Pay off all debt using the debt snowball
List all of your debts based on balance from smallest to largest, with no concern of interest rates. You are going to pay the minimum payment on all of them except the one that’s on the top. Then you’re going to attack that one like it stole your puppy. Extra jobs, selling things, over time, a scaled-back lifestyle. Whatever you can to get extra money, you throw it at the smallest one. Once that one is paid off you take the minimum balance on that one PLUS all of that extra money you’re earning and add that to the second smallest. Get the snowball idea? My friend Brittany wrote a post about it, so you can read more about it here.

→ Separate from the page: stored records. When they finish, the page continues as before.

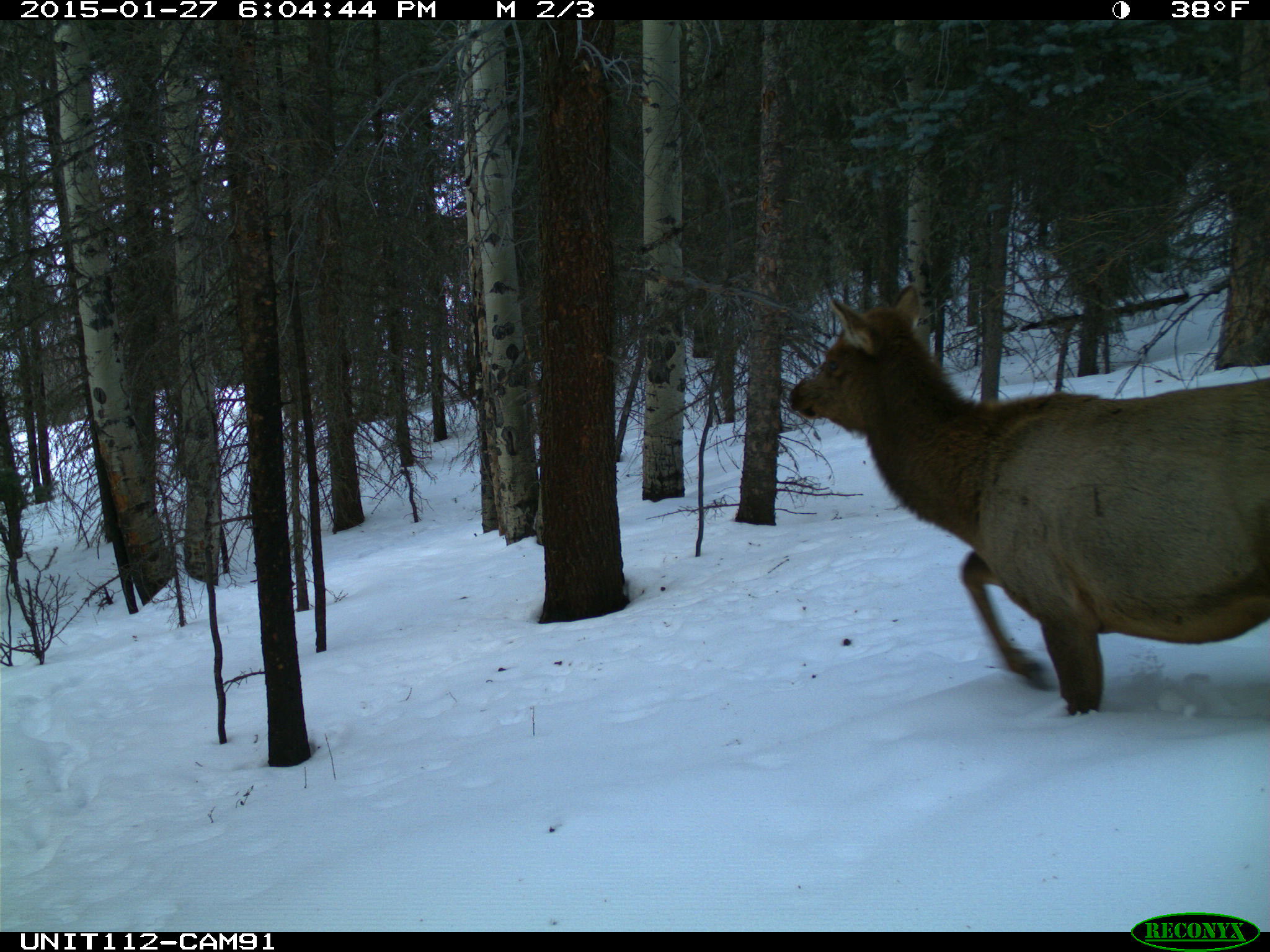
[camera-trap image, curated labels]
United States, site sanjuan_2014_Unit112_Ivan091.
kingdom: Animalia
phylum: Chordata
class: Mammalia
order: Artiodactyla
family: Cervidae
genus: Cervus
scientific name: Cervus elaphus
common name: red deer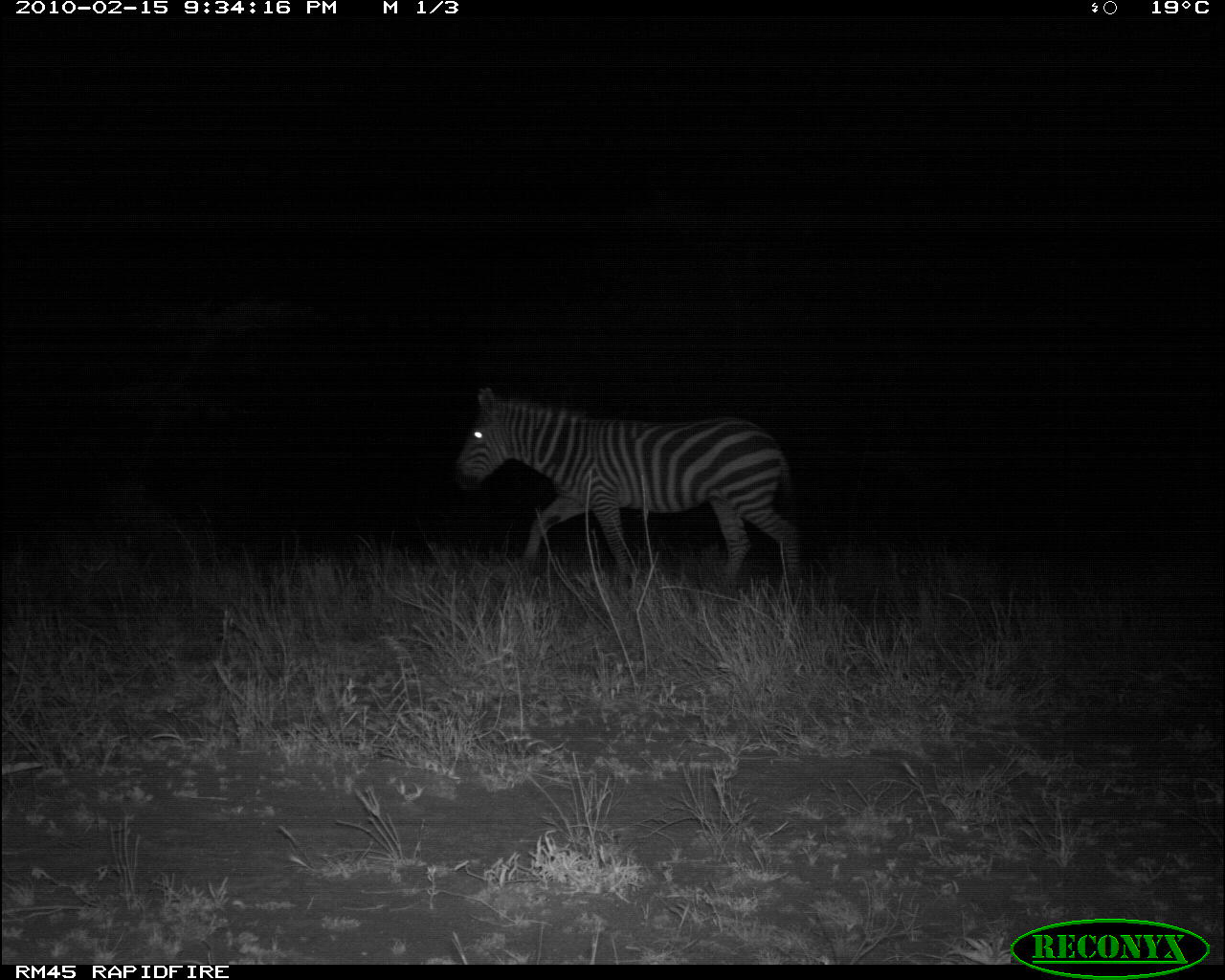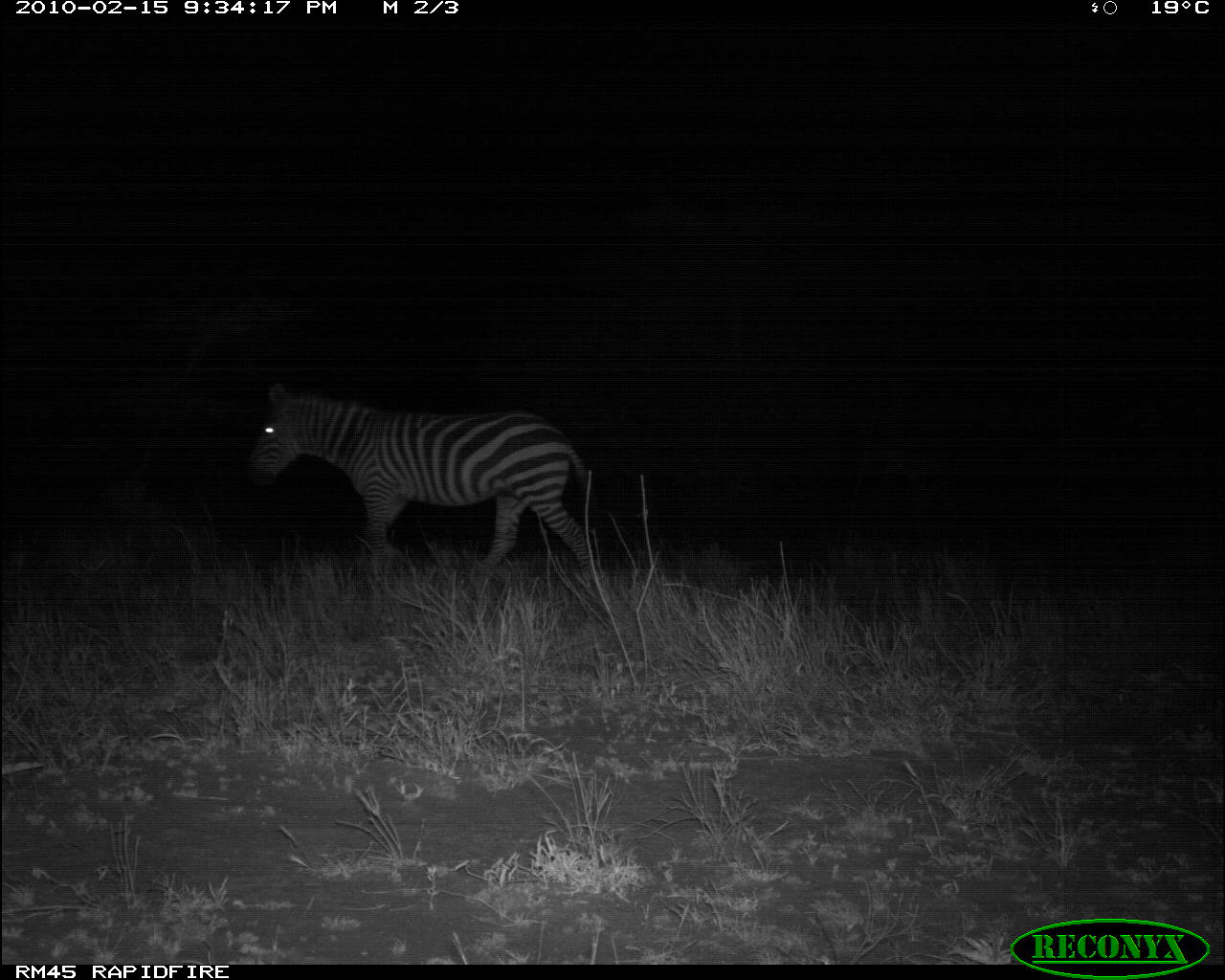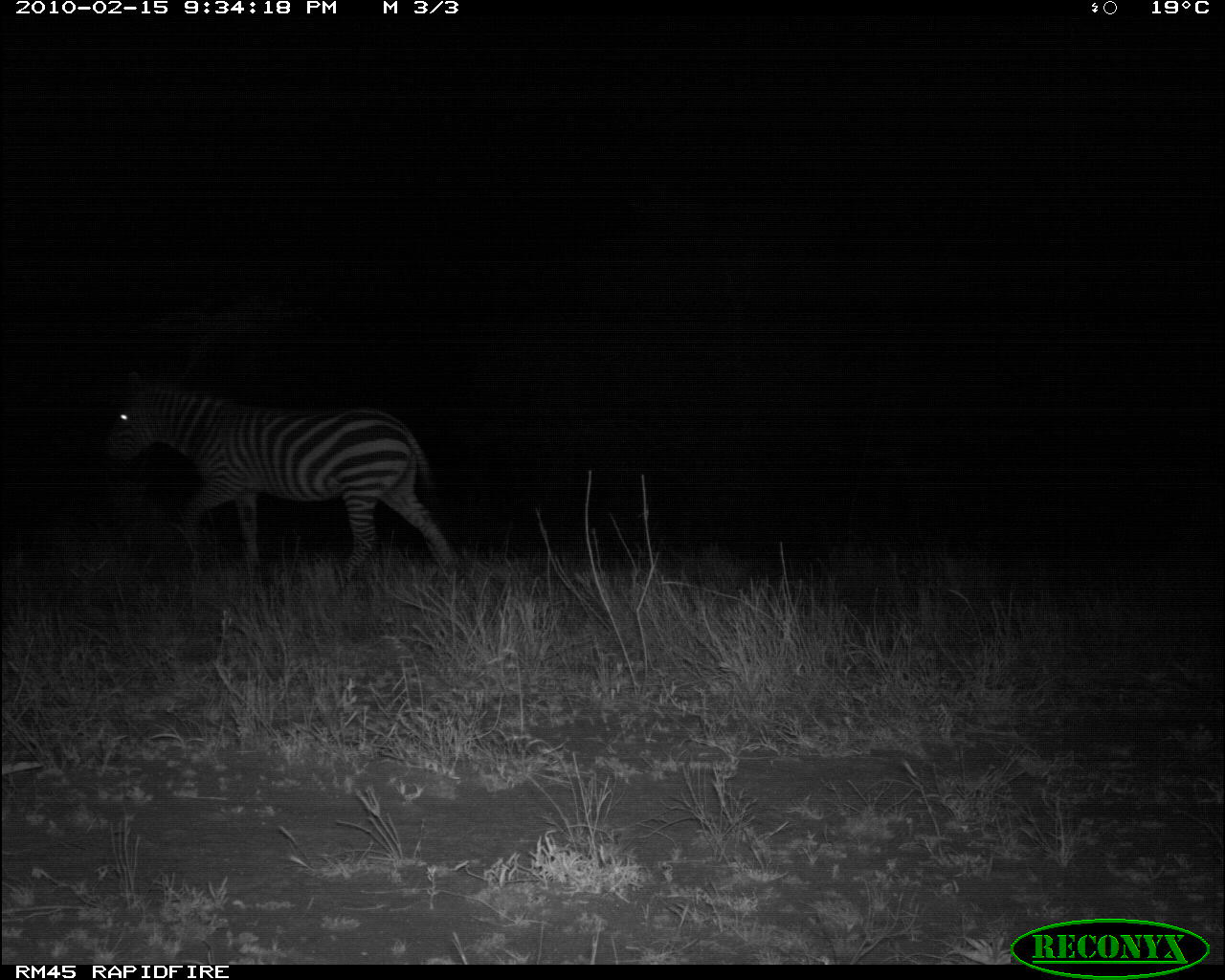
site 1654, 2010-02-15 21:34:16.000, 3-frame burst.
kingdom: Animalia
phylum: Chordata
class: Mammalia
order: Perissodactyla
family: Equidae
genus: Equus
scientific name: Equus quagga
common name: plains zebra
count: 1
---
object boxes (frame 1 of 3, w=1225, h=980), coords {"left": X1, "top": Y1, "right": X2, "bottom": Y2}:
equus quagga: {"left": 450, "top": 383, "right": 805, "bottom": 594}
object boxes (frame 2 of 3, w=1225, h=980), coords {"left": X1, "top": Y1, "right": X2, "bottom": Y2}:
equus quagga: {"left": 245, "top": 380, "right": 608, "bottom": 588}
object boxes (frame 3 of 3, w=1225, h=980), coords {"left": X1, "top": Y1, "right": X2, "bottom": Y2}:
equus quagga: {"left": 100, "top": 368, "right": 464, "bottom": 589}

Fully funded emergency fund
Having only $1,000 between you and disaster should scare you into destroying your debt. Once you’ve paid off debt, it’s time to start throwing all of that money into a real emergency fund that has 3-6 months expenses.
Invest 15% of income into retirement
Dave says to PAUSE all of your retirement investing prior to this step. Some people will say you can get rich on $20 here or there, but your greatest wealth building tool is your income and you need to free it up to build wealth before you really can. Having $120,000 in retirement funds that you can’t touch without penalties does you no good when someone loses their job and it takes 2 months to find a new one. Your emergency fund is what will save you, not a huge nest egg.
College funds for kids
4, 5 and 6 happen all at once because your income is yours, remember? You’re not sending someone else your money to take care of things you did before you could afford it. Start setting up college funds for your children.
Pay off the home early
Most people who commit to the Total Money Makeover pay off their house in SEVEN YEARS. We live in a society where debt is SO NORMAL and SO ACCEPTED that nobody even thinks of a mortgage as debt, but imagine if you have LITERALLY NO PAYMENTS. You don’t owe ANYTHING to ANYONE. That is the beginning of wealth, which is step 7.
Become outrageously wealthy and generous
The tagline of this whole thing is “live like no one else now so that later you can live – and give – like no one else.” The idea of the Total Money Makeover isn’t so you can sit and pat yourself on the back with how much money you have. When you have wealth, you are set up to give in ways that are unfathomable. You make sure your money is divided into three categories: enjoy, save and give. There’s really nothing else to do with money at this point. You’ve changed your family tree and can be a huge blessing to other people.
This is the foundation of all of Dave’s advice he gives on The Dave Ramsey Show and it’s a quick glance at what he writes in depth about in The Total Money Makeover. If you’re interested in the idea but think it might be a boring read, check out his daughter Rachel Cruze’s book Love Your Life, Not Theirs, which is a different spin on the Total Money Makeover.
PHEW! If you’ve made it to the end, I congratulate you! AND I want to know what your story is! Where are you at with your finances? I’m no Dave Ramsey, but do you have any questions?